- logo as of 2013
- Genre: Infotainment Science, people, history Reportages
- Presented by: Kathrin Hönegger Tobias Müller
- Country of origin: Switzerland
- Original language: German

Production
- Running time: 40 minutes

Original release
- Network: SRF 1, SRF info
- Release: April 17, 2007 – present

Related
- Schweiz aktuell, 10vor10

= Einstein (Swiss TV series) =

Einstein is the title of an infotainment show on the German-speaking Swiss public television channel SRF 1. Einstein is an in-house production by Schweizer Radio und Fernsehen (SRF) and reports on phenomena and mysteries of everyday life and of life.

== Profile ==
Einstein is a science magazine of the national Swiss radio and television network Schweizer Radio und Fernsehen, and weekly reports on current and profound topics from all fields of science by stories that inform, educate and entertain. This includes conventional science topics, as well as phenomena and mysteries of everyday life to explain sophisticated scientific topics by an experience reportage.
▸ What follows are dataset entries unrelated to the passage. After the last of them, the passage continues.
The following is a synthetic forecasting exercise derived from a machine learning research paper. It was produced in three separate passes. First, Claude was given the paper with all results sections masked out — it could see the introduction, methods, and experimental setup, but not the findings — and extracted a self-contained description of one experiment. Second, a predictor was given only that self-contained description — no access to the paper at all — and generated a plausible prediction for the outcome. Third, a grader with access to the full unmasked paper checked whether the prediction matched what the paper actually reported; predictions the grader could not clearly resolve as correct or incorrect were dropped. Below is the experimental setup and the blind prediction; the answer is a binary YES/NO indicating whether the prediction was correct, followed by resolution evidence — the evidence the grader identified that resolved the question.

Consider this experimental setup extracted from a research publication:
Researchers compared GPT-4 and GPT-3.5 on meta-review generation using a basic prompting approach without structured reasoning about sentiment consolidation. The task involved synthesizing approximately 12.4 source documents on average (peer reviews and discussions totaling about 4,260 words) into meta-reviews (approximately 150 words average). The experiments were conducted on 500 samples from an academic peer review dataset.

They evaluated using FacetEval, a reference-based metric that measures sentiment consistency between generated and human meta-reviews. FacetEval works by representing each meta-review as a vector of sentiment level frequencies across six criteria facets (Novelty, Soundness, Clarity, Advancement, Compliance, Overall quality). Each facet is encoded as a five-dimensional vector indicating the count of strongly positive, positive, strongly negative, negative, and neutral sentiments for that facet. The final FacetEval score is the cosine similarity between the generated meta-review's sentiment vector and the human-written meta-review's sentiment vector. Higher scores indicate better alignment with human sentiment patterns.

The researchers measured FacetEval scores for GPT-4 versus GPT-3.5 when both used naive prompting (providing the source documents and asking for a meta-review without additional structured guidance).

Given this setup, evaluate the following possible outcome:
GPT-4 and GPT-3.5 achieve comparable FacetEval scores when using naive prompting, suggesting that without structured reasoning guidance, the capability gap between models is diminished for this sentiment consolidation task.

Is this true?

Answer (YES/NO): NO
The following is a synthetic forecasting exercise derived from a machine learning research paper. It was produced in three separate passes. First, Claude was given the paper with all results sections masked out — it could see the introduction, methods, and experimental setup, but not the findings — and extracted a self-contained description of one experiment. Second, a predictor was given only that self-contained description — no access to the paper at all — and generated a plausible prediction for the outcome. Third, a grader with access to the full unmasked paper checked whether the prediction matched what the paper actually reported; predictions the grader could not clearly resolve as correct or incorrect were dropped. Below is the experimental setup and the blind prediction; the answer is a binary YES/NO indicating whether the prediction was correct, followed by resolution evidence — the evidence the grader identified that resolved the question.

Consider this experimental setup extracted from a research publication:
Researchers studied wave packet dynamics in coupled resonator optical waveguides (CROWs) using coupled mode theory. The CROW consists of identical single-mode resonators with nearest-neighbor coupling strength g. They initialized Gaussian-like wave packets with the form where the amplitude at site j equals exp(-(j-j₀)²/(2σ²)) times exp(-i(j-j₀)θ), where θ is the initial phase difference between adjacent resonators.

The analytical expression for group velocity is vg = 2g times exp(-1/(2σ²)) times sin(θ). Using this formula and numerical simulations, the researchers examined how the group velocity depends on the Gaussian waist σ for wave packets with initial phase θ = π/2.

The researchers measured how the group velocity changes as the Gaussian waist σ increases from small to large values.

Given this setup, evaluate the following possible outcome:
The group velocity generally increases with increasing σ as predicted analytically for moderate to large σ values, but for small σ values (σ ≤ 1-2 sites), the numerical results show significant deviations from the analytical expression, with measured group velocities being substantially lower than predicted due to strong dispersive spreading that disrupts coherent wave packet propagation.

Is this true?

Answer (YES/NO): NO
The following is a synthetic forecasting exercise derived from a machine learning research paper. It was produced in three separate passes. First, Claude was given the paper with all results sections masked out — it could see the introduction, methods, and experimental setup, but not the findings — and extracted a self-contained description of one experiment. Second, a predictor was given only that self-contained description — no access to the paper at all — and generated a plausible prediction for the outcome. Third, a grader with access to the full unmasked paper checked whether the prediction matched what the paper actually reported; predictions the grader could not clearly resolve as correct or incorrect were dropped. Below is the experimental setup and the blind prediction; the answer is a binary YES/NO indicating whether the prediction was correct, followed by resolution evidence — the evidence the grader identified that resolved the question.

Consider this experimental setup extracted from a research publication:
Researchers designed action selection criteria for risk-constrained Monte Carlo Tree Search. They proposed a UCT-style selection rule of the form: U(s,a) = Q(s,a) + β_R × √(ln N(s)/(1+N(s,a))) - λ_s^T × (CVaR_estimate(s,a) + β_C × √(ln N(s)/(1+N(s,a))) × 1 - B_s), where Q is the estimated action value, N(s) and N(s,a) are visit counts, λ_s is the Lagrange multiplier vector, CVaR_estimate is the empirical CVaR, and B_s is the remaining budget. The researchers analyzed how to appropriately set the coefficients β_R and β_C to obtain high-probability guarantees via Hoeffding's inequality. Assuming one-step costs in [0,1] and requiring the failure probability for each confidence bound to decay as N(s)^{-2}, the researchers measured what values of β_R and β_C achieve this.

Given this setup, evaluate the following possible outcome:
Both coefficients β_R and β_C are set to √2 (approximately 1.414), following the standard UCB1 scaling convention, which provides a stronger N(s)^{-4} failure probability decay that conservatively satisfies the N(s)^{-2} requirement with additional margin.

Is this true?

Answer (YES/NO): NO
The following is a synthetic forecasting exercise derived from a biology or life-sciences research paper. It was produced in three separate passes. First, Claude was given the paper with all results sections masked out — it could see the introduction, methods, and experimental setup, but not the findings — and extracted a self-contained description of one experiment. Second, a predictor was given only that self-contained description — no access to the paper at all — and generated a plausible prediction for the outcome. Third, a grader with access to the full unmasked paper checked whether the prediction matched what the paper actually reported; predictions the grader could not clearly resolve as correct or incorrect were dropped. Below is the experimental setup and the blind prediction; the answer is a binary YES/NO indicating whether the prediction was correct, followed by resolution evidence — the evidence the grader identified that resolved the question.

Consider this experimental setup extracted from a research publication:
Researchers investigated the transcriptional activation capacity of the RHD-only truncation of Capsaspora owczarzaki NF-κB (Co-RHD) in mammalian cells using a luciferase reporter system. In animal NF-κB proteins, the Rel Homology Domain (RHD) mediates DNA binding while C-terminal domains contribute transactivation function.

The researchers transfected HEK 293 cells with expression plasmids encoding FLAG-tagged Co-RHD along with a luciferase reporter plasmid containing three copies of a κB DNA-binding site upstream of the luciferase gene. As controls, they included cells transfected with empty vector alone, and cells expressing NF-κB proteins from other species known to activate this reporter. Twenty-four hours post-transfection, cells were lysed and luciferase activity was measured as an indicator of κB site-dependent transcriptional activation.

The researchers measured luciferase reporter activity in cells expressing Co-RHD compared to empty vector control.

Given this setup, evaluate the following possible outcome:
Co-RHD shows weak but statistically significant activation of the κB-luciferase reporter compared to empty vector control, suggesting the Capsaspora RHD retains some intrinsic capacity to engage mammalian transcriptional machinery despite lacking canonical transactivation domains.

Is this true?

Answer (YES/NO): NO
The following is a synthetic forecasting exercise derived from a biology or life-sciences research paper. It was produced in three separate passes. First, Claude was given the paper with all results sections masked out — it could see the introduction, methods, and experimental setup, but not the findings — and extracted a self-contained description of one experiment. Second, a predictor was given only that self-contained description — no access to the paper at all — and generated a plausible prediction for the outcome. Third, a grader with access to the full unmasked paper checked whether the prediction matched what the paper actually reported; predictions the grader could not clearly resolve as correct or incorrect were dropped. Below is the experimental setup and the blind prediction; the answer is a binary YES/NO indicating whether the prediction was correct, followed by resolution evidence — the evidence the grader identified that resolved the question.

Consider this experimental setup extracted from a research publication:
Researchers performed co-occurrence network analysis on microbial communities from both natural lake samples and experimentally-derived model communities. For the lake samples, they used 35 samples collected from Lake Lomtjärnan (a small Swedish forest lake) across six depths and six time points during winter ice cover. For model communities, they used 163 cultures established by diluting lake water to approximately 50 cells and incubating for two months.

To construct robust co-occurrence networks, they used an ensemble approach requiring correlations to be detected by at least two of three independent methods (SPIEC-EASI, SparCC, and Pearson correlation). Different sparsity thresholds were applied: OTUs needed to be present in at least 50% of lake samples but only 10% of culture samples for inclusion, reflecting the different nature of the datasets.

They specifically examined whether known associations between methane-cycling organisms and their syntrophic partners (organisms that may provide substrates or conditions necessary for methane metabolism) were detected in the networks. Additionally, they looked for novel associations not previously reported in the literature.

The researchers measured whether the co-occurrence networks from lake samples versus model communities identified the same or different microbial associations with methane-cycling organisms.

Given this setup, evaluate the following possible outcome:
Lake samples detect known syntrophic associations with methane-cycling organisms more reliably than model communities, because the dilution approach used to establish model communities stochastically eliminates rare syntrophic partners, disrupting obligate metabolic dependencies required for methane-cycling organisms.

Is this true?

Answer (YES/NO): NO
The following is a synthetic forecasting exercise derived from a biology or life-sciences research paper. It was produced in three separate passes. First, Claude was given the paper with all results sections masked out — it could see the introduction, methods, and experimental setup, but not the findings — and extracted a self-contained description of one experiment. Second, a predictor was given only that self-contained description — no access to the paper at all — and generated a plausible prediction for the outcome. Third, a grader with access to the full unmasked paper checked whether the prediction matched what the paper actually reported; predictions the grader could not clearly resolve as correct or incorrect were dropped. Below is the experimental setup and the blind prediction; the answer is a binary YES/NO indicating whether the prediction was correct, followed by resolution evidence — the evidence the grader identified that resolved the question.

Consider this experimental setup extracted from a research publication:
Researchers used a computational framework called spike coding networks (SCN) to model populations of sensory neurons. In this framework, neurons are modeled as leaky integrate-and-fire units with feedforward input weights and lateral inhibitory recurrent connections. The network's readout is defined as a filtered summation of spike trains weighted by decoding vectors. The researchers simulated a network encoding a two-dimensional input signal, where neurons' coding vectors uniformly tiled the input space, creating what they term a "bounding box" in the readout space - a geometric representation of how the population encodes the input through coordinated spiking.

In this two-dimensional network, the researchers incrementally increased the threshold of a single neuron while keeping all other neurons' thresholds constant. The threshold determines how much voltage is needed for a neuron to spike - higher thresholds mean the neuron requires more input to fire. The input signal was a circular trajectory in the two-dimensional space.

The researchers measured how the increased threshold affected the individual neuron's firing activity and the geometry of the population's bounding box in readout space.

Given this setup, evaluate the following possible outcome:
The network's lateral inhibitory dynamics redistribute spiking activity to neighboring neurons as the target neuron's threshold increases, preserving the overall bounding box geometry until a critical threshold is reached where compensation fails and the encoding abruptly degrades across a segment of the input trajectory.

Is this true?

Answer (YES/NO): NO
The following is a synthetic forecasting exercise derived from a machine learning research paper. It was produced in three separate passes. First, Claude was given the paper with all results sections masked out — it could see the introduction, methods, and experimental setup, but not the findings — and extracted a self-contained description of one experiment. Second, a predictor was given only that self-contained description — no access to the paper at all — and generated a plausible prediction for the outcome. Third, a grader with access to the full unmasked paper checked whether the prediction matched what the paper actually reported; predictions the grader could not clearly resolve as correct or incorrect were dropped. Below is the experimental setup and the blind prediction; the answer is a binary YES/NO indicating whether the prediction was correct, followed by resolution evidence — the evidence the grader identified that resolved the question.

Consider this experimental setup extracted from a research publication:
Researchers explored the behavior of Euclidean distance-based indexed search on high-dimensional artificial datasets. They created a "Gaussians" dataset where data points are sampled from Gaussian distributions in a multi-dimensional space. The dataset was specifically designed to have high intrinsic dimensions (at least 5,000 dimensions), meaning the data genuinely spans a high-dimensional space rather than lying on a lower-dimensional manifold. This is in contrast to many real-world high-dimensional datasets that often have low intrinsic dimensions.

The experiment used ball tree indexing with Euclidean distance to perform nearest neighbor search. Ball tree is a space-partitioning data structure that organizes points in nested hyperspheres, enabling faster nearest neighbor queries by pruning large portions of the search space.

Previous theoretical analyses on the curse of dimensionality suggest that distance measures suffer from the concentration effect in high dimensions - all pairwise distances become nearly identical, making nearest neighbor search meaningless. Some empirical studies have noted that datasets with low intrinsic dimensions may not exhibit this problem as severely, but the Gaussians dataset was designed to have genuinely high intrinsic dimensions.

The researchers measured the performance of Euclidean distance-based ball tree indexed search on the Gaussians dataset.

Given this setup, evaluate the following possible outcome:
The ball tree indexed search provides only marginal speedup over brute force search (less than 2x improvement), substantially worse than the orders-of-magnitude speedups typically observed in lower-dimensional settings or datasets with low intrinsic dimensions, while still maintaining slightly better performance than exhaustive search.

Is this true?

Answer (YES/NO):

For instance, Tobias Müller and Kathrin Hönegger, the present (as of July 2015) moderation crew participate in science experiments, assisted by science experts of the related fields that are documented. The posts of about 10 minutes are produced weekly, focus on Swiss national stories, and added by Einstein Spezial specials that are focussed on events of common interest, for instance on horse breeding in Switzerland, Swiss history related topics, important international science perceptions, and so on.

== Broadcast ==
Einstein started on 7 April 2007 and is broadcast from 21:00 to 21:50 on Thursday, except on public holidays. All contributions are available as a video stream, and usually additionally contents expound the weekly contributions. Einstein is broadcast widely in the Swiss Standard German language, excluded some interviews in Swiss German. After the premiere on SRF 1, the program is repeated several times on SRF 1 and SRF info. The journalistic use of the Swiss German language, mainly in direct conversation with interviewees as also practiced in 10vor10 and Schweiz aktuell, is a further 'trademark'.